Following the Trump administration’s attacks on the postal service, public pressure roused Democratic lawmakers into action. Their tentative first steps on USPS oversight have been encouraging, but the relative lack of resistance to the problems at USCIS points to where they can still improve. People’s attention at the moment is understandably scattered between public health crises, natural disasters, police brutality and the protests against it, and the administration’s horrific response to it all. But lawmakers are not helpless in the face of this overload. It is the job of our leaders to connect disparate, ephemeral scandals into a single, interconnected narrative: Trump is severely mismanaging the components of government needed to keep ordinary people safe while focusing his efforts on seizing control of components that can help him hold onto power.

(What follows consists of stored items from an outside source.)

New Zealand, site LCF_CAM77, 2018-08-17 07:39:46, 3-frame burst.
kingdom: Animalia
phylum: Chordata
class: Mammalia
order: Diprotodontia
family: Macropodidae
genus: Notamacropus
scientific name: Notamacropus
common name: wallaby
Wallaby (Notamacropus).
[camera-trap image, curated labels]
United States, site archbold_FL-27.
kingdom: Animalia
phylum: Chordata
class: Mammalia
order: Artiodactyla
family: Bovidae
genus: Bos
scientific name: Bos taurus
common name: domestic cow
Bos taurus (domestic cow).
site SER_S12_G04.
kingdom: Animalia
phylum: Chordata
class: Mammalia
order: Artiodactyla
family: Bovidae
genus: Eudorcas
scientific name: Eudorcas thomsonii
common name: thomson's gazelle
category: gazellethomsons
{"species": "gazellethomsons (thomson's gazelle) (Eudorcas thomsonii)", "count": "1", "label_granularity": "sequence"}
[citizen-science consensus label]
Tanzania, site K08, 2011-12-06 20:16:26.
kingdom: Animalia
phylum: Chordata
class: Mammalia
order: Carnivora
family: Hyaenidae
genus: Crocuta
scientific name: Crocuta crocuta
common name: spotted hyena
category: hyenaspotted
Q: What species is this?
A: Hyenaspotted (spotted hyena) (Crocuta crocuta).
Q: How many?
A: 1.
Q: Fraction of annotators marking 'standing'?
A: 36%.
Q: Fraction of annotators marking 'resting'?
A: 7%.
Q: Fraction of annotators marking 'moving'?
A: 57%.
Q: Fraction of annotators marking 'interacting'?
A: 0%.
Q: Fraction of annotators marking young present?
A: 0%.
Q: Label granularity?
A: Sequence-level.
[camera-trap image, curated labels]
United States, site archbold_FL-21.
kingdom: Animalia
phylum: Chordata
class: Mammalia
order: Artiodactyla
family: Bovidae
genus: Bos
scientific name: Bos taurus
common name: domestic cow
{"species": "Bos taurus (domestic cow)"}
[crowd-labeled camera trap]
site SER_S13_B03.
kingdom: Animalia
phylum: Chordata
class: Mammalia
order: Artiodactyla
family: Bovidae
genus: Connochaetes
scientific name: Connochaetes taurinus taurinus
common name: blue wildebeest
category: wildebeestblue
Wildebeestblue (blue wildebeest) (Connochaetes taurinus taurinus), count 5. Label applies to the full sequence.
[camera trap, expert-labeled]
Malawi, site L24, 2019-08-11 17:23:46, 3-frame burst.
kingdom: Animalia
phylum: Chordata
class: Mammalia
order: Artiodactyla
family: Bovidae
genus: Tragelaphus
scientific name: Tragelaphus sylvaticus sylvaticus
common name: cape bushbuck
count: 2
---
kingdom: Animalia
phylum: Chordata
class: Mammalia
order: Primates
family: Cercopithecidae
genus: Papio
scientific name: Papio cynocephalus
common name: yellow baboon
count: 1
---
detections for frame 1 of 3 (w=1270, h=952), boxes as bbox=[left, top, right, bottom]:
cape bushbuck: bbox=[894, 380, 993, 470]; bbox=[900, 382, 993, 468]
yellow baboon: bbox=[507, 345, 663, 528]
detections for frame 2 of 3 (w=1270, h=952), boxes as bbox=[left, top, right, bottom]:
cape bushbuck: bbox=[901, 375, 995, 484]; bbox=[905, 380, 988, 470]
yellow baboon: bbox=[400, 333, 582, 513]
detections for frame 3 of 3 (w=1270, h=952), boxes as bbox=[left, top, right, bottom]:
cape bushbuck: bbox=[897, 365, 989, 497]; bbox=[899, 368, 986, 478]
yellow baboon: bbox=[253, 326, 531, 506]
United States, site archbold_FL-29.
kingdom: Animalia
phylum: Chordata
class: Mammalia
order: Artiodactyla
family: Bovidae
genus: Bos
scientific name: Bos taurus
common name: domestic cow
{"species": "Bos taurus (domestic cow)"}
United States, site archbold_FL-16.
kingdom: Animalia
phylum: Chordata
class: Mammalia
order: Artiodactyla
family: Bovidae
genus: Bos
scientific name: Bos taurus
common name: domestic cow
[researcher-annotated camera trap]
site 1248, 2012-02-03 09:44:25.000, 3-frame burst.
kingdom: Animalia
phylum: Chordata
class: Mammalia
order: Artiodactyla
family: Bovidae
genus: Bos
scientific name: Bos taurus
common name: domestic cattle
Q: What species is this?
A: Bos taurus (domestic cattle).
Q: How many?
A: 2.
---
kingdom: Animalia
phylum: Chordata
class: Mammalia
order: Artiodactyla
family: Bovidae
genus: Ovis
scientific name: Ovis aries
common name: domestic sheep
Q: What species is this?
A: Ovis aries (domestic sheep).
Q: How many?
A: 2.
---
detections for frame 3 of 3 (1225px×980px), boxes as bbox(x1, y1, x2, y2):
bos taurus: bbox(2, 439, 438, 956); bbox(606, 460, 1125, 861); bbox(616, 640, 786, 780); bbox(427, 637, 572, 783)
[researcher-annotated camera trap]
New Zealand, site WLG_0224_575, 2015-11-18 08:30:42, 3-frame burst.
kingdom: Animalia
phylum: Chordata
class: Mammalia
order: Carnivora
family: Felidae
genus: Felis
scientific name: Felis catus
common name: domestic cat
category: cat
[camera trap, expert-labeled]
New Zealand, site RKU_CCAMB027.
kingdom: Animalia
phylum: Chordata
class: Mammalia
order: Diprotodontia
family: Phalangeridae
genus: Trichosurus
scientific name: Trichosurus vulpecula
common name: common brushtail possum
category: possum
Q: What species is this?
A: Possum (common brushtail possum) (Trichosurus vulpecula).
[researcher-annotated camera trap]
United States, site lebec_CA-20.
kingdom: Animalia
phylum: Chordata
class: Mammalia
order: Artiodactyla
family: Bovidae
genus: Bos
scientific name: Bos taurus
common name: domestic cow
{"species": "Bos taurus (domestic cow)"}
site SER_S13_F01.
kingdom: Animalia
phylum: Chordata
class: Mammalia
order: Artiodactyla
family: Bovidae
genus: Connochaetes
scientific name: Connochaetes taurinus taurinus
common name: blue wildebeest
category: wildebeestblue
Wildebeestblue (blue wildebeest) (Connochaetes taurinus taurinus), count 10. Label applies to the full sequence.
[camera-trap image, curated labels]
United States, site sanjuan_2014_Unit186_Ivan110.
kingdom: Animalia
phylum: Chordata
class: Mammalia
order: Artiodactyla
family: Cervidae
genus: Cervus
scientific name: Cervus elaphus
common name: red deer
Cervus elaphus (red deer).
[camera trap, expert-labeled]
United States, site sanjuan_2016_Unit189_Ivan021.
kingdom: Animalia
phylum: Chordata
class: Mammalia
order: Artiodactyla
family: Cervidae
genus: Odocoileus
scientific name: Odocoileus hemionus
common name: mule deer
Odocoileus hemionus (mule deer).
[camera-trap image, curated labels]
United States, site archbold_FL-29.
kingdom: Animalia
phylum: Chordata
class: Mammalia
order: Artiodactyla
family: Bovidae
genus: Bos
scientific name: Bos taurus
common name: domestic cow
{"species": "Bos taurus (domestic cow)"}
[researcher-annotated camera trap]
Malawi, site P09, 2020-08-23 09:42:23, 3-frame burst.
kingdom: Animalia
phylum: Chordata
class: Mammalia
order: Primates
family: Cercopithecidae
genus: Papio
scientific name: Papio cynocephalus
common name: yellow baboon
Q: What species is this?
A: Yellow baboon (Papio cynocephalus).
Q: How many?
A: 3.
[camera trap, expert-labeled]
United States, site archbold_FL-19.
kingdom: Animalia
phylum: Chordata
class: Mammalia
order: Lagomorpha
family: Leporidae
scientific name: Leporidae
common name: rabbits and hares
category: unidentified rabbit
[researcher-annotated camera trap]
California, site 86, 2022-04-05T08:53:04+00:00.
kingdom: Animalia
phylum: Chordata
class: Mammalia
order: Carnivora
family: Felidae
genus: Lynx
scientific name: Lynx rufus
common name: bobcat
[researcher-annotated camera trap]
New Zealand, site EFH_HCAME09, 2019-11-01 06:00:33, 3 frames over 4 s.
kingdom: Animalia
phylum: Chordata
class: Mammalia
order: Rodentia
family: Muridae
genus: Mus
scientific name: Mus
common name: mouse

Pursuing these inquiries is not just a matter of good messaging; understanding the extent of damage to these institutions will be a prerequisite to fixing them under a Biden administration. By carefully assessing the deficits in resources and personnel that have stemmed from Trumpian mismanagement and meticulously cataloging the policies and changes that will need to be reversed, Congress can ease a transition process and make way for effective executive branch governance from day one. In order to do so, however, Congress can’t merely wait for the public to take interest in the infrastructural minutiae of executive branch governance; it must proactively lead the way.
It is long past time that the House majority recognizes that it has a tremendous platform from which it can not only respond to people’s demands but guide attention and opposition to problems that are otherwise being subsumed amid the chaos.